# Task data
--------------------------------------------------

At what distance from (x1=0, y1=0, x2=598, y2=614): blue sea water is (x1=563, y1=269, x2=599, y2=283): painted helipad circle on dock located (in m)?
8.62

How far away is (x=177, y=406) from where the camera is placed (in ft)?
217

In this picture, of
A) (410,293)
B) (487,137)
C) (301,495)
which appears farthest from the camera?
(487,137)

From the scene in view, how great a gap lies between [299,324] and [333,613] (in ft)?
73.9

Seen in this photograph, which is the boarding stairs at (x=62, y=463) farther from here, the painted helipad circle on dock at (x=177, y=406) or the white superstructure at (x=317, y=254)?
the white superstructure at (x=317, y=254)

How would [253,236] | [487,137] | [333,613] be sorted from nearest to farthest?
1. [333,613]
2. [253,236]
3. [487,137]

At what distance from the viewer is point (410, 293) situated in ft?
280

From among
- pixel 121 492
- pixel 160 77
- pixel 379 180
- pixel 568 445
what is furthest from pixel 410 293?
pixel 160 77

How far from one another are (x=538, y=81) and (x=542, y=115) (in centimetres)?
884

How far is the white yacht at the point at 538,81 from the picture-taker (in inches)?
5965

--------------------------------------------------

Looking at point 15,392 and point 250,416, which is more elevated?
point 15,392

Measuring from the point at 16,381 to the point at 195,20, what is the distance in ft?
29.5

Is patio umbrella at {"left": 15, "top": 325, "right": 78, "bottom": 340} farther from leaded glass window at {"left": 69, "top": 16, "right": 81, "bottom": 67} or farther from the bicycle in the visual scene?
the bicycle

--------------------------------------------------

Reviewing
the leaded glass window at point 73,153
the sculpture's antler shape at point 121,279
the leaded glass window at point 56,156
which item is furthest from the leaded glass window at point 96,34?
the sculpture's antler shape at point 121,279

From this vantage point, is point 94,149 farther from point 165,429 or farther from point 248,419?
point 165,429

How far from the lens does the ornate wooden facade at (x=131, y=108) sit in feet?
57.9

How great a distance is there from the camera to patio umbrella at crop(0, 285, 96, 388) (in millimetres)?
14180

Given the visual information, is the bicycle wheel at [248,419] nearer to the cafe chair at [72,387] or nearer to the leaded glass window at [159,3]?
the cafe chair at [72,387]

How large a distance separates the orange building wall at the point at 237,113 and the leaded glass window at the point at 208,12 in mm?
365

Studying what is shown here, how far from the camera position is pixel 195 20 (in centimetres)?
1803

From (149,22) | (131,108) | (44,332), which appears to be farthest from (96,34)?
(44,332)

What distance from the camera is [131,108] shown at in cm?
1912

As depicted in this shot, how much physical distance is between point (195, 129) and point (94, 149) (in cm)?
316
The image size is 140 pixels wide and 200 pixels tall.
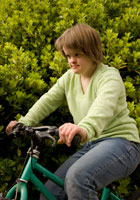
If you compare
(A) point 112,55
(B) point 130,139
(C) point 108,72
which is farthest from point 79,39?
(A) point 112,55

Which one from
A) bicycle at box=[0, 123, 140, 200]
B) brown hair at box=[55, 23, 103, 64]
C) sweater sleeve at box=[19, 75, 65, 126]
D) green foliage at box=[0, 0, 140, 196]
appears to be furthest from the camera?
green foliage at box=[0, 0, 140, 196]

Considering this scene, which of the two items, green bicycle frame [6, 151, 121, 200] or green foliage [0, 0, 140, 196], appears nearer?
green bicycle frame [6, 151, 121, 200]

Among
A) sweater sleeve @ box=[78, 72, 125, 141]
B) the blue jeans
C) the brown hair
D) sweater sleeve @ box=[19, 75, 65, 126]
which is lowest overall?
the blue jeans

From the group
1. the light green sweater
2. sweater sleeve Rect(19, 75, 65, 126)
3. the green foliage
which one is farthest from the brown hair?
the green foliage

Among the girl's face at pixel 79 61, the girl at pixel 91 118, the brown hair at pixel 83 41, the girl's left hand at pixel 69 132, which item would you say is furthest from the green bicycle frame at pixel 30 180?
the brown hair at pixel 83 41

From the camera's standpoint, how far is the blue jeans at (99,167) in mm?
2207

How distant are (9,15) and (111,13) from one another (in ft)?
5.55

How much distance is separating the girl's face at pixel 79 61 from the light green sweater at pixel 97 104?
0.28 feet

--------------------------------------------------

# Given problem
Please rewrite the stretch from the line containing "At what distance from (x1=0, y1=0, x2=598, y2=614): blue" through the line containing "3. [487,137]", changing "helipad" to "landing pad" and leaving everything else as it is.

# Expected output
At what distance from (x1=0, y1=0, x2=598, y2=614): blue sea water is (x1=563, y1=269, x2=599, y2=283): painted landing pad circle on dock located (in m)?
8.62

How far away is (x=177, y=406) from where the camera is placed (in ft)?
217

In this picture, of
A) (410,293)
B) (487,137)
C) (301,495)
which appears farthest from the camera?
(487,137)

From the scene in view, how great a gap lies between [299,324] and [333,613] (in ft)?
73.9

Seen in this photograph, which is the boarding stairs at (x=62, y=463) farther from here, the painted landing pad circle on dock at (x=177, y=406) or the white superstructure at (x=317, y=254)?
the white superstructure at (x=317, y=254)

How would [253,236] | [487,137] | [333,613] be sorted from nearest to farthest?
1. [333,613]
2. [253,236]
3. [487,137]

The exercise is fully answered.